Yes, I can, but when I pull it into cut studio, everything becomes a seperate letter. I can select all, but then the offset feature goes away.


----------



## MotoskinGraphix (Apr 28, 2006)

lgiglio1 said:


> Yes, I can, but when I pull it into cut studio, everything becomes a seperate letter. I can select all, but then the offset feature goes away.


Is the text saved as curves and grouped before you pull it into cut studio?


----------



## lgiglio1 (Sep 29, 2006)

Not grouped, I will try that.


----------



## lgiglio1 (Sep 29, 2006)

I did try grouping them and it doesn't work. When I select them in cut studio it doesn't give me the opportunity to offset them.


----------



## MotoskinGraphix (Apr 28, 2006)

I am just not that experienced with Ill. or cut studio. I use Flexisign and corel for the most part. Would you like me to try and create the graphic for you and save it as an Ai file?

You can post a pic if you like and I will take a look. I know you want to learn how but I also know you have a deadline.


----------



## lgiglio1 (Sep 29, 2006)

Unfortunately, I can't save anything in my illustrator program. It is giving me problems. Basically it says ONONDAGA on the top arched, then LACROSSE underneath it straight. In between the two is a rectangle with rounded corners and the number 44 in the middle of it. Pretty basic. I have attached a similar picture. Thanks for trying to help me. I am very frustrated as this should be easy.
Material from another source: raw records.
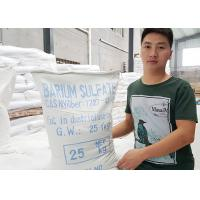Buy cheap High Glossy Precipitated Barium Sulphate For Engineering Plastics ElNECS No. 231-784-4 product
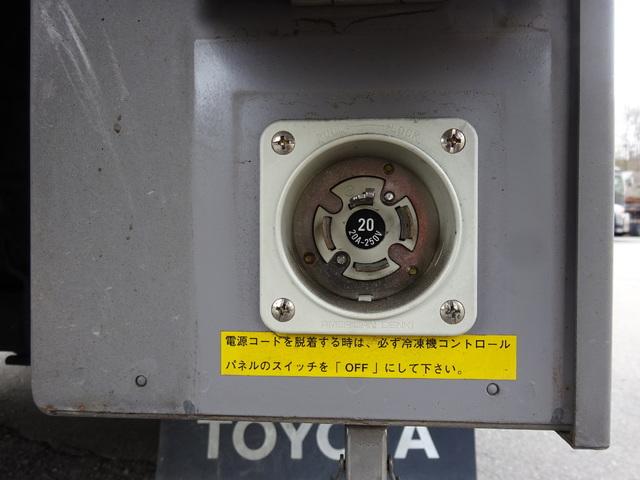 トヨタ H25 ダイナ 低温冷凍車  画像23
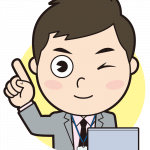 IT未経験者・IT初心者からプログラマーに就職・転職するために有利な資格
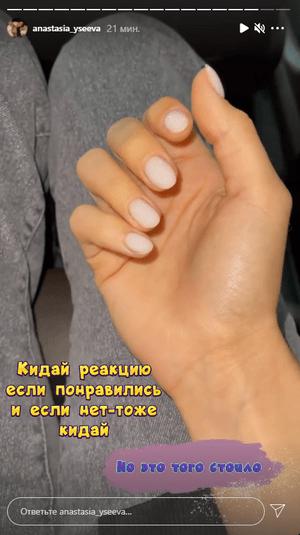 Фото №3 - Яркий и нежный: два разных маникюра от Насти Усеевой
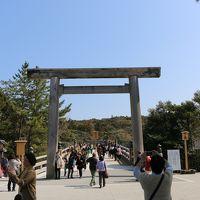 2014年春の伊勢神宮(おかげ年)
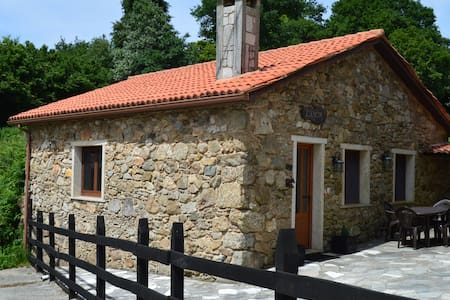 Stone cottage ESENCIA - Curtis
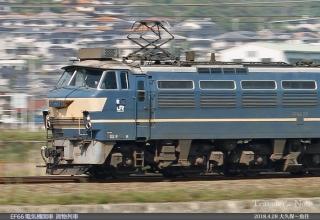 180428_EF66a.jpg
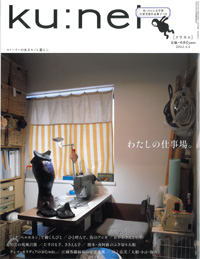 「ku:nel」3月号ににてアートギャッベの世界をボー・デコールが監修させて頂きました
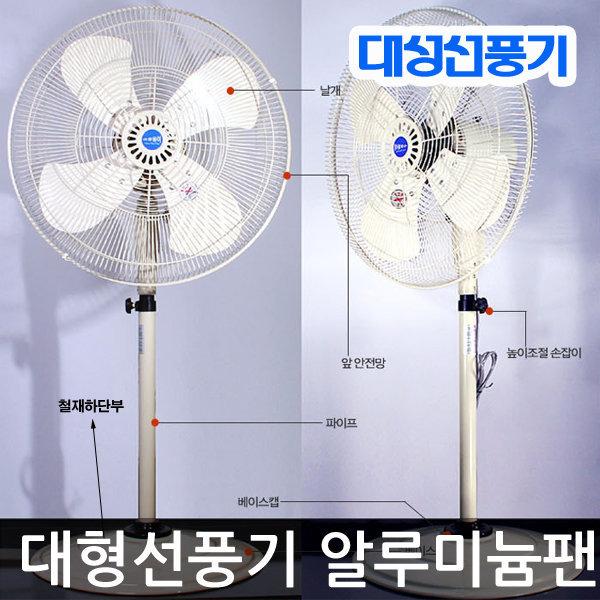 대성선풍기 영업용 업소용 대형선풍기 순수국산모터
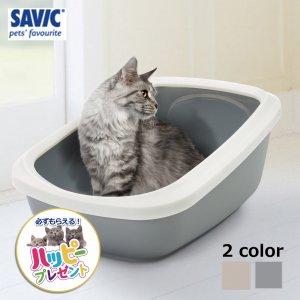 猫トイレ ネコ トイレ 大型  おしゃれ 本体 ペット用品 サヴィッチ ベルギー ヨーロッパ EU ( SAVIC アセオ ジャンボ ホワイト/グレー)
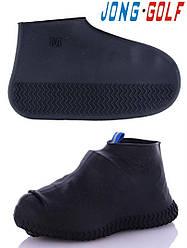 Аксессуар для обуви оптом. Резиновые чехлы - бахилы в Одессе (рр. с 32 по 40)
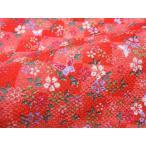 京友禅 金彩ちりめん 市松格子に桜(赤) (和生地 和柄生地 和柄 和風)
basically the only thing that needs an outline are ONONDAGA and LACROSSE. They will be baby blue writing with a white outline.


----------



## MotoskinGraphix (Apr 28, 2006)

lgiglio1 said:


> Unfortunately, I can't save anything in my illustrator program. It is giving me problems. Basically it says ONONDAGA on the top arched, then LACROSSE underneath it straight. In between the two is a rectangle with rounded corners and the number 44 in the middle of it. Pretty basic. I have attached a similar picture. Thanks for trying to help me. I am very frustrated as this should be easy.
> 
> basically the only thing that needs an outline are ONONDAGA and LACROSSE. They will be baby blue writing with a white outline.


What font are you using?


----------



## lgiglio1 (Sep 29, 2006)

College Or I could use anything similar


----------



## MotoskinGraphix (Apr 28, 2006)

Will this work for you?


----------



## lgiglio1 (Sep 29, 2006)

Absolutely perfect, but will the outline work when I pull it into cut studio? I can pull something into cut studio from my illustrator, I just cannot save anything. I am trying to figure that out now. I could figure out the design, just not how to do the outline so that it shows up in cut studio. I will pull away the inside, print the outside in white and press it and then print the inside in baby blue and press it onto the white.


----------



## lgiglio1 (Sep 29, 2006)

Also, if you could send me that as an ai also to [email protected], I can save it on my computer so when illustrator is fixed, I will have it.


----------



## MotoskinGraphix (Apr 28, 2006)

lgiglio1 said:


> Absolutely perfect, but will the outline work when I pull it into cut studio? I can pull something into cut studio from my illustrator, I just cannot save anything. I am trying to figure that out now. I could figure out the design, just not how to do the outline so that it shows up in cut studio. I will pull away the inside, print the outside in white and press it and then print the inside in baby blue and press it onto the white.


Well I really dont know but we will find out wont we. This is an overlay and not an outline. One layer white you press and then the socond color right on top.

I am going to do the color grouping to make it simple and save everything as curves. It will be two graphics, black is the bottom layer and blue the top layer.

You can resize as needed but put the graphics together before doing so.

I can do AI 8 if that works for you.

PM me your e-mail.


----------



## MotoskinGraphix (Apr 28, 2006)

Files sent...let me know if you get them and you can open correctly.

Hope we got ya fixed up.


----------